Scan the data below. Pull out each line where "Vietnam" occurs.

===== INPUT DATA

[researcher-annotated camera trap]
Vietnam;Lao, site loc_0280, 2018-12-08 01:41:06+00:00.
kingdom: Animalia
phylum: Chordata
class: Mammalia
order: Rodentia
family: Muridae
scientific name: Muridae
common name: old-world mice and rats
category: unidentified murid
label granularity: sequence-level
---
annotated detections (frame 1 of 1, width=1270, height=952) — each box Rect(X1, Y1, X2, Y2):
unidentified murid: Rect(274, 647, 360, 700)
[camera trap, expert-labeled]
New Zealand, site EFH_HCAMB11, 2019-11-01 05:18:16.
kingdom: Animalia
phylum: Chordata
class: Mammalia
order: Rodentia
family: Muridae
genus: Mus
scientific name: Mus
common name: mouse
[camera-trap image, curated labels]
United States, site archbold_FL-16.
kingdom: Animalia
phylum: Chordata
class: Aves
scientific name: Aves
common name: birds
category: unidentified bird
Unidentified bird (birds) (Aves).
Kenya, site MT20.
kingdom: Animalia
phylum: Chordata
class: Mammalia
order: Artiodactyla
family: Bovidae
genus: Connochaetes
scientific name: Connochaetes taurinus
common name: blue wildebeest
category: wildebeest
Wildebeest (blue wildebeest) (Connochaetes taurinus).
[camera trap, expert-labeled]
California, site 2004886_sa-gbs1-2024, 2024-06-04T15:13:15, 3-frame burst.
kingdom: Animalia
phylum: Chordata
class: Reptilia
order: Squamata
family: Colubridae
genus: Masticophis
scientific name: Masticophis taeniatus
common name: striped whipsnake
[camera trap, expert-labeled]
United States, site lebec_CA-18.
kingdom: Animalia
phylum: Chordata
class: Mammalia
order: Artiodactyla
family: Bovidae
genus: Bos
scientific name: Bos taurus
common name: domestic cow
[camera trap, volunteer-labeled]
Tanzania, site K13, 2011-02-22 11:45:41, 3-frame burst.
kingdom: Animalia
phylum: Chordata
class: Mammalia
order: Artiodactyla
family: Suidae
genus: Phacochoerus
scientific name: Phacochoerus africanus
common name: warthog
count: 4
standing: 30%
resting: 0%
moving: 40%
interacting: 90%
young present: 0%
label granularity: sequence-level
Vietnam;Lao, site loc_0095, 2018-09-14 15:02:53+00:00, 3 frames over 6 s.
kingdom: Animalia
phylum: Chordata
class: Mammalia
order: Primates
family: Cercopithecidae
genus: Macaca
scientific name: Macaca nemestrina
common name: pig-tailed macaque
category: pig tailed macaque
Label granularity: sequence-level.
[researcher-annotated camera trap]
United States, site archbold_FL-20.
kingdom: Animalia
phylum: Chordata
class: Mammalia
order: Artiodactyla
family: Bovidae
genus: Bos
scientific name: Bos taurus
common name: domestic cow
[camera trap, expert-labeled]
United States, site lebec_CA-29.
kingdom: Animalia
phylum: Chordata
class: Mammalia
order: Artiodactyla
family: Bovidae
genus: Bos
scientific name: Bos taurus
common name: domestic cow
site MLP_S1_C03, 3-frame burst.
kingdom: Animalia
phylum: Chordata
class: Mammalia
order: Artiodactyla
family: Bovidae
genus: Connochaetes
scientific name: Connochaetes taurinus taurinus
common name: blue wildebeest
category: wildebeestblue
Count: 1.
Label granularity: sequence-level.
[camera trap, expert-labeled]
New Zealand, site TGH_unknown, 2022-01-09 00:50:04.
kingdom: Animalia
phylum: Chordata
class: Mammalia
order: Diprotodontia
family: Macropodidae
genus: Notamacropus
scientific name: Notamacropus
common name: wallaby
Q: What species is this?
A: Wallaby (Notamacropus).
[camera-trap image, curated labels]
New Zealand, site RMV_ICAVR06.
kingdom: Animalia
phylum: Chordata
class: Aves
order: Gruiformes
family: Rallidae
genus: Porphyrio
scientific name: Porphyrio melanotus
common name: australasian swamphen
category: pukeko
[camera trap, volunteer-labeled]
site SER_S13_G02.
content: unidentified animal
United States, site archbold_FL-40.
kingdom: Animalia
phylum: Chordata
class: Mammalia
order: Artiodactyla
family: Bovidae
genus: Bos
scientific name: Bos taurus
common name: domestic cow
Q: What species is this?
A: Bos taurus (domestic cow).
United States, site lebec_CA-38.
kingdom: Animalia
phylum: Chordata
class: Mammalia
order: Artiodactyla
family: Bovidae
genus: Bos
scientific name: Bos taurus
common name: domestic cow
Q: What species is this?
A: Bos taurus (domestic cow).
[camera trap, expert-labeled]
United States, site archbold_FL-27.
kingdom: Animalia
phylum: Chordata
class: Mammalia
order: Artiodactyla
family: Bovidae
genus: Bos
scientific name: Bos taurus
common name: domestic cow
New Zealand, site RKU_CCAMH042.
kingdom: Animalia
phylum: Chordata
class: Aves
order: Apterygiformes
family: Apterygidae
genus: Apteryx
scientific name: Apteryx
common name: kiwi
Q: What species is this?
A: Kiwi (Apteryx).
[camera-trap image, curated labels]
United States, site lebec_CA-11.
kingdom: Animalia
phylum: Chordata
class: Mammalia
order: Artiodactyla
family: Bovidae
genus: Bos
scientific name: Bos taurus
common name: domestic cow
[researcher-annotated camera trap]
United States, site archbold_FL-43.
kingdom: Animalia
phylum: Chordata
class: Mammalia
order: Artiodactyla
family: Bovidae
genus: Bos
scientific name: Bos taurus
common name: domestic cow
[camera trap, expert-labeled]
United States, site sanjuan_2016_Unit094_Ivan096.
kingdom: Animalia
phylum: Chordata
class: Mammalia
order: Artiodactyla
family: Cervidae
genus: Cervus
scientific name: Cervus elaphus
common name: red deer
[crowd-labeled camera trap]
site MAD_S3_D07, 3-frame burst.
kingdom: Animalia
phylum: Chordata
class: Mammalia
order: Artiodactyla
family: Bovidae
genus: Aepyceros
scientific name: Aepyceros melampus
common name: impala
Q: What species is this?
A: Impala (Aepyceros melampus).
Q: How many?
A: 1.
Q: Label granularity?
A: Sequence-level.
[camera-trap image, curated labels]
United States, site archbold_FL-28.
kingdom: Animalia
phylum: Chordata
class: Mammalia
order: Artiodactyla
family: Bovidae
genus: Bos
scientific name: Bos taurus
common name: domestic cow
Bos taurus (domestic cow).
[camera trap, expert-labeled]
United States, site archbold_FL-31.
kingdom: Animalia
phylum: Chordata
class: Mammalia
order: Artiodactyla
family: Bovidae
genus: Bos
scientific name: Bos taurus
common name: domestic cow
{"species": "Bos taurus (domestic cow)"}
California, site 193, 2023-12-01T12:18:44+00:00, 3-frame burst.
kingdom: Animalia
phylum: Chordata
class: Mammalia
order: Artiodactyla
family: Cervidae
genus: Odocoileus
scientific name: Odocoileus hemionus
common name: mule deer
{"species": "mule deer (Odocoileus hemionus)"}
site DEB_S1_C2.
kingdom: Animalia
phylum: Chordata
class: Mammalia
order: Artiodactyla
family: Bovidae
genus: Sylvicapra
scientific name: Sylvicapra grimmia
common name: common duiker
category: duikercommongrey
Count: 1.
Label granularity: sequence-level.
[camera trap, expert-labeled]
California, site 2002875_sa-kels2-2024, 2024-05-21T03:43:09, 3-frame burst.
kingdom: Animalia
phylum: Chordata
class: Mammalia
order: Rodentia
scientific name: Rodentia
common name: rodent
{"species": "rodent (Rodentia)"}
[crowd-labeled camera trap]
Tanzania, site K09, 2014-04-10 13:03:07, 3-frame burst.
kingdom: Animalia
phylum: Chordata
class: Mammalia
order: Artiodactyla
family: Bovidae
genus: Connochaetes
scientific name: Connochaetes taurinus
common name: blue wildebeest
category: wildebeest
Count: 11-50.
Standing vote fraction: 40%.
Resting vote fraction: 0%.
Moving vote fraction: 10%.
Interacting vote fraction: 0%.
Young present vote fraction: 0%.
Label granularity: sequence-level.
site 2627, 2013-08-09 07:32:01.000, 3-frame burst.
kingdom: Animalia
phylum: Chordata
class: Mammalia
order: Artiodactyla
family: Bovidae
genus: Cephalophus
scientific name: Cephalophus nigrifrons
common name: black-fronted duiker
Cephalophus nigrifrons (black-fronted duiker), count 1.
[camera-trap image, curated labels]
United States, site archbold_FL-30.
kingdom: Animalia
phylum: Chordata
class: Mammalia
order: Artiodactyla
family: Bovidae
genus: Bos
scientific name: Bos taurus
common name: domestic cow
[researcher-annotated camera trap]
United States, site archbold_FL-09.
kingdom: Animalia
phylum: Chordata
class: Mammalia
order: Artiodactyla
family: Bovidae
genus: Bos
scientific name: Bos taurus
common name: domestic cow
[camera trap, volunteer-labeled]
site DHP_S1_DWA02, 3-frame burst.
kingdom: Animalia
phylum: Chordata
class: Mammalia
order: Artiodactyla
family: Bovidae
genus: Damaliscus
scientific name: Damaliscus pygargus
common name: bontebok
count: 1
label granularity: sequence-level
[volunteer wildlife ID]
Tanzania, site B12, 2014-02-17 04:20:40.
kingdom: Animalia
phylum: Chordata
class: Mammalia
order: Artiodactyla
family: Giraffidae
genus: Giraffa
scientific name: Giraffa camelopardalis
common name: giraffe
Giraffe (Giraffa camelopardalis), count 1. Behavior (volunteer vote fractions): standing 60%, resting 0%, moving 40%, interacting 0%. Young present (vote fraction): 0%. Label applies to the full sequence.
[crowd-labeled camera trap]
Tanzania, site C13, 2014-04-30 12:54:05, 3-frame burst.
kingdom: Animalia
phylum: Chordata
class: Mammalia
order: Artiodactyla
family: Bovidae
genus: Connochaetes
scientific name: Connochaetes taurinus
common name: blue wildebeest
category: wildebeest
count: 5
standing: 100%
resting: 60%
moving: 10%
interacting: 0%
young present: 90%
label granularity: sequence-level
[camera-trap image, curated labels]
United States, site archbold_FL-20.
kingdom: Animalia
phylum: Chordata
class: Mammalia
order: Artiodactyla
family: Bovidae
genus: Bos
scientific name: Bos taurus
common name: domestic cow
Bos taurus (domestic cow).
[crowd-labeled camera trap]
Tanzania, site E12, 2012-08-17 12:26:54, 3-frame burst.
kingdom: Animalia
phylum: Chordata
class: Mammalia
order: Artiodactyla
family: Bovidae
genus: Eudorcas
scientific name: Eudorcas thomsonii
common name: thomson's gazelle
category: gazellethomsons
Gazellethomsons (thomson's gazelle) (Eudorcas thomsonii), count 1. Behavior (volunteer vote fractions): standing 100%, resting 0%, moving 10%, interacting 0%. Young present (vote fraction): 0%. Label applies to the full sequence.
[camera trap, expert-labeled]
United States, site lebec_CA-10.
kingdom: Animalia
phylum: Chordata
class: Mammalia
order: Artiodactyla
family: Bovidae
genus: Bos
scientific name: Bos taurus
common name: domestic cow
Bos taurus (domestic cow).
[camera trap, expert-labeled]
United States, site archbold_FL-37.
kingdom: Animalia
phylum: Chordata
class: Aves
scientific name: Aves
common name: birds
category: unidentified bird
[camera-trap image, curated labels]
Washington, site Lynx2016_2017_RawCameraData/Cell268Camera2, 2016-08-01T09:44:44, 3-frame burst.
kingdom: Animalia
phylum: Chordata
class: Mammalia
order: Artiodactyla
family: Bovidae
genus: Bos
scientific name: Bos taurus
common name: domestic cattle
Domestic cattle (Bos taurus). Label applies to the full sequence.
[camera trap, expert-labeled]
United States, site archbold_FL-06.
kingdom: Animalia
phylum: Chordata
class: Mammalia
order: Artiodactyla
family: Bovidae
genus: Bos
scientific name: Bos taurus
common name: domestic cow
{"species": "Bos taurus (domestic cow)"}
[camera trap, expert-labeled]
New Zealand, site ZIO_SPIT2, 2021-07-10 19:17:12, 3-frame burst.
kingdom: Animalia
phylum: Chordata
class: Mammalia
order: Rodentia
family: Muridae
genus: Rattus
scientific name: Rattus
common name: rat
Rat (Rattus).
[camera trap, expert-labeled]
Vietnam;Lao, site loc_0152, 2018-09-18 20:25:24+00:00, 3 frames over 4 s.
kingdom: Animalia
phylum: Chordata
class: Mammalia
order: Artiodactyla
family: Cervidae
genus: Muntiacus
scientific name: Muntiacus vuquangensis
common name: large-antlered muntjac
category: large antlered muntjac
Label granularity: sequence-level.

==========

**WRITTEN SOLUTION**.
Vietnam;Lao, site loc_0280, 2018-12-08 01:41:06+00:00.
Vietnam;Lao, site loc_0095, 2018-09-14 15:02:53+00:00, 3 frames over 6 s.
Vietnam;Lao, site loc_0152, 2018-09-18 20:25:24+00:00, 3 frames over 4 s.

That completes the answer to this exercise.